Texte source:
::::::::::

Pendant ce tour d’Europe, nous avons parcouru huit pays. J’ai adoré la Suisse pour ses paysages magnifiques, l’Ukraine pour sa capitale passionnante, la Roumanie pour ses richesses insolites, l’Allemagne pour sa capitale, la Slovaquie pour son paradis et la République Tchèque pour ses curiosités. Mais c’est en Pologne que nous avons passé le plus de temps. Et à raison, car ce pays est riche de trésors architecturaux, naturels et autres légendes fascinantes… 

Wroclaw, les nains et le pont des sorcières 

Wroclaw est une ville qui vaut le détour. On la connait notamment pour sa vie culturelle dynamique, la jeunesse de sa population et ses centaines de sculptures de nains disséminées un peu partout dans la ville. Cette installation rend hommage au groupe anarchiste Alternative Orange, connu pour ses happenings absurdes et pleins d’humour. Non seulement ces petites créatures constituent une fabuleuse occasion de découvrir la ville avec un esprit de chasse au trésor, mais elles représentent bien le charme de Wroclaw : ses rues fourmillent de façades architecturales magnifiques, d’artistes de rue, mais aussi de légendes liées au passé de la ville. Dans le quartier d’Ostrow Tumski notamment, un tout petit détail peut raconter une histoire passionnante : un massif de roses devant une église, un bas-relief représentant une tête hurlante (lien interne), ou même un pierogi (note) en pierre trônant au-dessus d’une arche… 

Parmi toutes ces curiosités, il en est une qui m’a pourtant fait mal au cœur. En effet, entre les deux tours de l’église Sainte Marie-Madeleine, il existe un pont dont l’histoire est bien plus sombre: le Mostek Pokutnic, surnommé “Le Pont des Sorcières”. Quelques histoires l’entourent, qui méritent que je vous les raconte.

::::::::::

Données fournies:

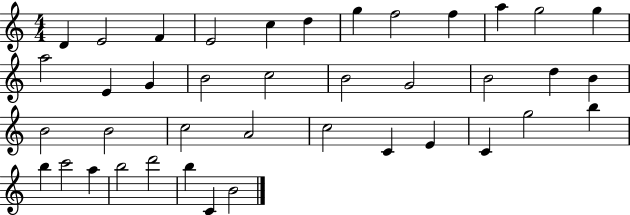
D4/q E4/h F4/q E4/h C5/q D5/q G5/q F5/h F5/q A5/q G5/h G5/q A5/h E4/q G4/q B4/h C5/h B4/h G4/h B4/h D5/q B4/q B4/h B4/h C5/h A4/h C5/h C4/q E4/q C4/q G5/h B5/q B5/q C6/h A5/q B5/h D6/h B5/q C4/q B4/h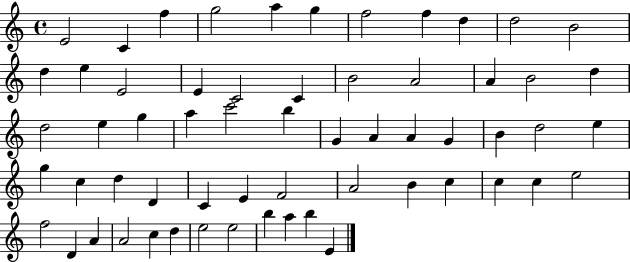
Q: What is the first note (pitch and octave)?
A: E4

::::::::::

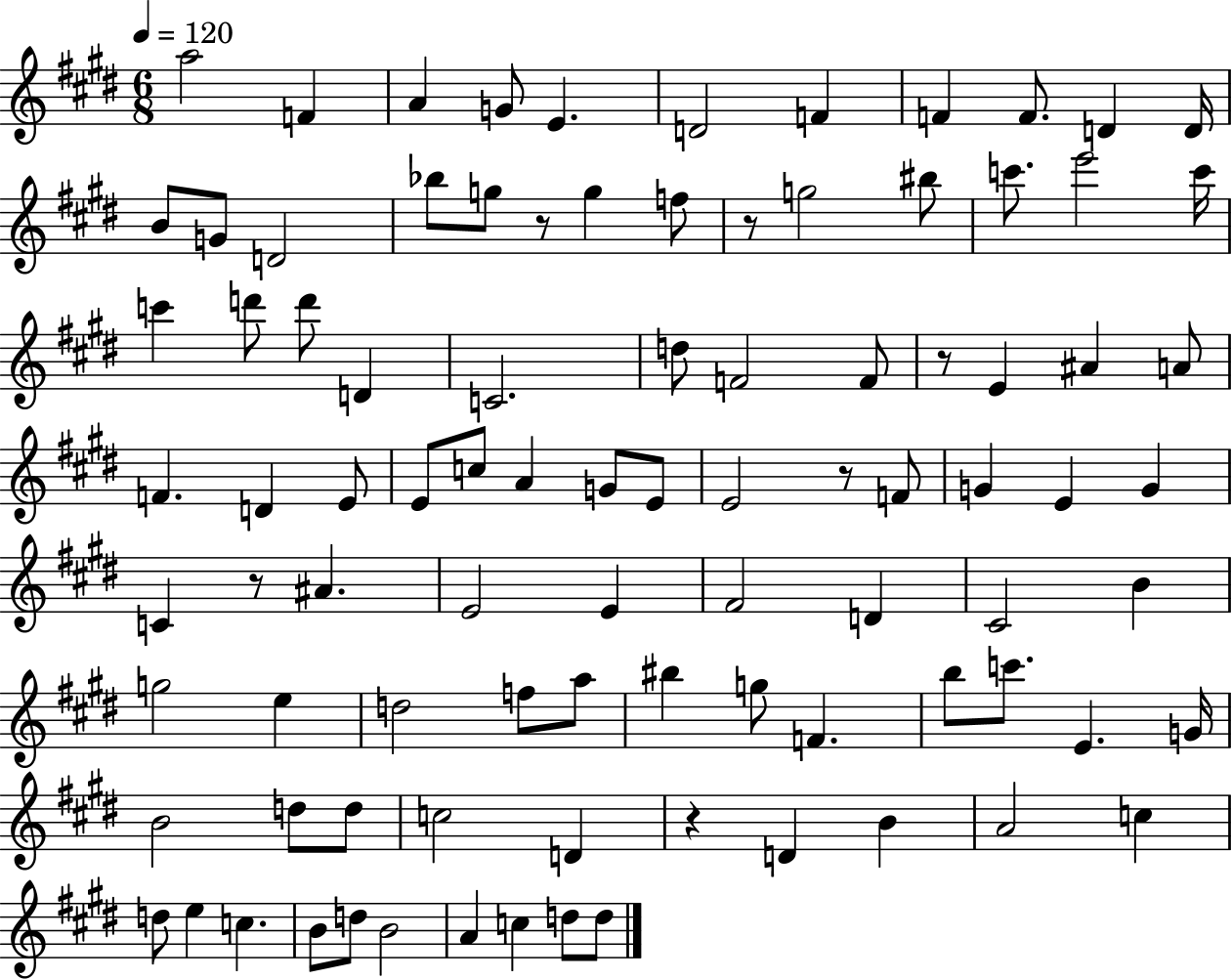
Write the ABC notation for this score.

::::::::::

Série d'exercices:
(1) D'après le texte source, pourquoi le séjour en Pologne a-t-il été le plus long du voyage ? Répondez en une à trois phrases.
(2) Présentez sous forme de liste le paragraphe du texte source qui commence par « Wroclaw est une ville qui vaut le détour », en conservant ses faits principaux.
(3) Selon le texte source, quel surnom donne-t-on au Mostek Pokutnic ?

Réponses aux exercices:
(1) C'est en Pologne que les voyageurs ont passé le plus de temps, et à raison : ce pays est riche de trésors architecturaux, naturels et de légendes fascinantes.

(2)
- Wroclaw vaut le détour.
- La ville est connue pour sa vie culturelle dynamique, sa population jeune et ses centaines de sculptures de nains réparties un peu partout.
- Ces nains rendent hommage au groupe anarchiste Alternative Orange, connu pour ses happenings absurdes et pleins d'humour.
- Ils permettent de découvrir la ville comme lors d'une chasse au trésor et représentent bien son charme.
- Les rues abondent en façades magnifiques, en artistes de rue et en légendes liées au passé de la ville.
- Dans le quartier d'Ostrow Tumski, de petits détails racontent des histoires : un massif de roses devant une église, un bas-relief de tête hurlante, un pierogi en pierre au-dessus d'une arche.

(3) On le surnomme « Le Pont des Sorcières ».